U.S. military researchers wearing Dick Cheney masks thought they could teach wild crows to find Osama bin Laden’s hideaway. Taxpayer money was used to pay for the research in Seattle, which ended before it could ever be put to the test, the
Neurophilosophy blog reports.
And despite the outlandish sound of the experiment, it actually was based on strong science, the blog says.
Two sets of researchers patrolled the University of Washington campus in Seattle. One group, wearing caveman masks, trapped, banded, and released crows. A second set, wearing Cheney masks, did not bother the birds.

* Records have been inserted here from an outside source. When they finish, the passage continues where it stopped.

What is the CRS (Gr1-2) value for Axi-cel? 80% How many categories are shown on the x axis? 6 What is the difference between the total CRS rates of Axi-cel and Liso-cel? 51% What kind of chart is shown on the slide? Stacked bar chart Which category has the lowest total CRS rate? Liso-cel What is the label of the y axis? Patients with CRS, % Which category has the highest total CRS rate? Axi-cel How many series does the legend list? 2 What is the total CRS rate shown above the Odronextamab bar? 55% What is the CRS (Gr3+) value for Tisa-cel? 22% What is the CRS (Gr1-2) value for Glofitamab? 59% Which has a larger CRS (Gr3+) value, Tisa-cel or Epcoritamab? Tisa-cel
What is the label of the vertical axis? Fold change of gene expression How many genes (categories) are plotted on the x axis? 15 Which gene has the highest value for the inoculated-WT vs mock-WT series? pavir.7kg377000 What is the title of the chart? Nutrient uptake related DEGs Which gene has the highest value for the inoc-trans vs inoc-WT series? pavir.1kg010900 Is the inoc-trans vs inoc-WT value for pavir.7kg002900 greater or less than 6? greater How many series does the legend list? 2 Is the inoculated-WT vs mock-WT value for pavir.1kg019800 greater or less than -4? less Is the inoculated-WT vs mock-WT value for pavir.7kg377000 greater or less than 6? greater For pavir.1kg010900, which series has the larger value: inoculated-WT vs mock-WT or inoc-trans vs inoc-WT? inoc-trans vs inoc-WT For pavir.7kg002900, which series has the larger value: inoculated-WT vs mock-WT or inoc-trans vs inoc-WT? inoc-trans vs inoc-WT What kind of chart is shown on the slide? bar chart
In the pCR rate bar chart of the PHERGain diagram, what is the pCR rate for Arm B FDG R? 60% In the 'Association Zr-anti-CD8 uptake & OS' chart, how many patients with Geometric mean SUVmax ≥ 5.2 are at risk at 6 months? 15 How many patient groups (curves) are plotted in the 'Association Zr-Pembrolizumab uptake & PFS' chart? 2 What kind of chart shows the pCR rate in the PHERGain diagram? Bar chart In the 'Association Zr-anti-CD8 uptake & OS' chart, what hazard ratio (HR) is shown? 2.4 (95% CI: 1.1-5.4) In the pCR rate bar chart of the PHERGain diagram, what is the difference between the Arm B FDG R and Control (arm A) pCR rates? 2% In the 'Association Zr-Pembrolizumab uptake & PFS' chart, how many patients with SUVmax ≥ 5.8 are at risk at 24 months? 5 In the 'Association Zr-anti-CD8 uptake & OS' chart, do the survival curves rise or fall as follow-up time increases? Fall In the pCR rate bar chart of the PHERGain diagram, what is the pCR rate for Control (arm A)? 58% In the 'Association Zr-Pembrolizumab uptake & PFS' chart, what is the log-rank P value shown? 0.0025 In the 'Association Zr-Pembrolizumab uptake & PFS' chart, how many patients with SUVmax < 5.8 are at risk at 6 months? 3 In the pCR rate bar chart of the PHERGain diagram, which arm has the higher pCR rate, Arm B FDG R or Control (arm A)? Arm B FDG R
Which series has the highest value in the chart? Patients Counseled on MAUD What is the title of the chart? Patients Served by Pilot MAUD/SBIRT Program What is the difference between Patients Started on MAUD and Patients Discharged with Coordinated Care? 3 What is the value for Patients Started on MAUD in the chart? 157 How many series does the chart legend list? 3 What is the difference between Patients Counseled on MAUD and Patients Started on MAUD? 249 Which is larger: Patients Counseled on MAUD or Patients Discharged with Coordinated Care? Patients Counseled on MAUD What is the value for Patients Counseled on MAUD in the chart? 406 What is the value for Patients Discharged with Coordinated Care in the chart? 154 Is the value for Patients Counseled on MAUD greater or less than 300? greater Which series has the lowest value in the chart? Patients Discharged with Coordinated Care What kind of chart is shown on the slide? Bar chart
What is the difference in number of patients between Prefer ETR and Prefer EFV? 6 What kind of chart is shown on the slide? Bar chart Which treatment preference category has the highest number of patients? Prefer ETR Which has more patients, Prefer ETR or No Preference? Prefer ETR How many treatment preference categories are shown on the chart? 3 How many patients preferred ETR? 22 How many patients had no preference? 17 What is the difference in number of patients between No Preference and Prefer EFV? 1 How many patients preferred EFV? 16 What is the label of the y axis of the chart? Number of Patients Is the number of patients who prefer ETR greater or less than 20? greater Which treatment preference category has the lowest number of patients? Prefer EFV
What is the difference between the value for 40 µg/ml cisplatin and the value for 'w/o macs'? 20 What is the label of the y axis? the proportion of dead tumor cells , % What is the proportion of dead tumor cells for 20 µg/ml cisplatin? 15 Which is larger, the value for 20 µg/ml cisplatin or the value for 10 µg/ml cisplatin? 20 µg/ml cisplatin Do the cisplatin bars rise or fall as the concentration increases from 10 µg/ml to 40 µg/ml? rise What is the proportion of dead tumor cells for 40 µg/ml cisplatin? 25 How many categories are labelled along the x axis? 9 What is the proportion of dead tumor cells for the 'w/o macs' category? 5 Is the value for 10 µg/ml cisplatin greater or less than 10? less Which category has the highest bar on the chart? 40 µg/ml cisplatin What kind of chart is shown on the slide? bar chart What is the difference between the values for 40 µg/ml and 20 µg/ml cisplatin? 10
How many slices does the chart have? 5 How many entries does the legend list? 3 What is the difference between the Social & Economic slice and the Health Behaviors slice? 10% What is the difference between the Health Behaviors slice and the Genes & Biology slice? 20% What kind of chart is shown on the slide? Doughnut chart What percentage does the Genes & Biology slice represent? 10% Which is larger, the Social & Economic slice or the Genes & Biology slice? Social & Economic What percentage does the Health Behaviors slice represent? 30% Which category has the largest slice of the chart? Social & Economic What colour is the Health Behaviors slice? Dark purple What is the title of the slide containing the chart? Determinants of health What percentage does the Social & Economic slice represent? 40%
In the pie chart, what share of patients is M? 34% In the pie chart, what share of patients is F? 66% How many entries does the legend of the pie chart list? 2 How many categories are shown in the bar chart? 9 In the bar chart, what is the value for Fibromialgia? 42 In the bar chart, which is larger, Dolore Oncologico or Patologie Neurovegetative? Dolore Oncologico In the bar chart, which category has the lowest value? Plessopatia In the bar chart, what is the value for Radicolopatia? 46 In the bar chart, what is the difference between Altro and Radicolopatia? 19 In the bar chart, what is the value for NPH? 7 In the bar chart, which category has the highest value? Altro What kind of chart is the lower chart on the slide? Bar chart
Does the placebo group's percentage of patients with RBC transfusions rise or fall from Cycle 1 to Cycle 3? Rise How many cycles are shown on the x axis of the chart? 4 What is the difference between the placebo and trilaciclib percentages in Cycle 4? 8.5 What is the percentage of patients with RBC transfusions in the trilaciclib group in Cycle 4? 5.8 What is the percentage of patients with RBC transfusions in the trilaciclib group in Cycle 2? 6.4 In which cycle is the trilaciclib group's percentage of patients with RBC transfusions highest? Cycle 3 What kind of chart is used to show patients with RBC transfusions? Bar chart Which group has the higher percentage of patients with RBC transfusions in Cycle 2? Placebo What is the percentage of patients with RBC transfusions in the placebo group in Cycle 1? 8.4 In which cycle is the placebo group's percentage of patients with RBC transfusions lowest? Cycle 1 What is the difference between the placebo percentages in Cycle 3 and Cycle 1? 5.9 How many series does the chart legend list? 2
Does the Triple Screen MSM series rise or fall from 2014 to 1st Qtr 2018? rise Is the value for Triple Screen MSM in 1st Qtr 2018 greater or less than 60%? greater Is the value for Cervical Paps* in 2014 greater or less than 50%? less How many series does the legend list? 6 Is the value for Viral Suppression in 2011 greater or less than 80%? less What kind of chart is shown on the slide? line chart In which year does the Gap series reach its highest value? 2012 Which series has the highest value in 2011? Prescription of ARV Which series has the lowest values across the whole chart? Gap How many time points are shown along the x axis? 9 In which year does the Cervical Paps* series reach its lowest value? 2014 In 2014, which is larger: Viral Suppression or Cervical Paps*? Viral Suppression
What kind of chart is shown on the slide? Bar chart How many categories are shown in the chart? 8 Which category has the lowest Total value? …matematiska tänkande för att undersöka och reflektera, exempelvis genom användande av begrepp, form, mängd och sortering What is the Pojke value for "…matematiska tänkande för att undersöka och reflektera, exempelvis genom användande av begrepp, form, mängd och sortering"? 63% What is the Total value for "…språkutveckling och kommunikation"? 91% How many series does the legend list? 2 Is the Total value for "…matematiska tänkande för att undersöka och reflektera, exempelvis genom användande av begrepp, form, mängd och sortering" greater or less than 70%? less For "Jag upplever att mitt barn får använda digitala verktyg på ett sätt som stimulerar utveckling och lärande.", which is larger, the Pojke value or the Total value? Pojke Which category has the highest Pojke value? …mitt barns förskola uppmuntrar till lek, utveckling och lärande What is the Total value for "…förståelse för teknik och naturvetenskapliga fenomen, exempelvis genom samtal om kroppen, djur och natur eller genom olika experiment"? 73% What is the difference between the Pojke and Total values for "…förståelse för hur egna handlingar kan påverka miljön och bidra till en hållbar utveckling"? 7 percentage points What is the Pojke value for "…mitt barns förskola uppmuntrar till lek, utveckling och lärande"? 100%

After a while, the crows would attack the “cavemen” but leave the former vice president alone. “This happened regardless of the size, sex or walking style of the person wearing the mask, and even when the mask was partly hidden under a hat or worn upside down,” reports Neurophilosophy.
If a “Cheney” and a “caveman” were walking together, the crows went after only the latter “and scolded them aggressively.”
Chief researcher, wildlife biologist John Marzluff, said that even three years after all trapping had stopped, the crows still went after anyone in a caveman mask, which he said showed that the trapped birds somehow passed that information on to others in their flock.
The crows “have a long-term memory, very acute discrimination abilities, and if a group of crows knew bin Laden as an enemy, they would certainly indicate his presence when they next saw him," Marzluff said.
"One of the experimental branches of research that was used to try to find him was to have crows or ravens of the local area trained to identify his face."
The report offers no explanation as to why Cheney was chosen as the model for masks.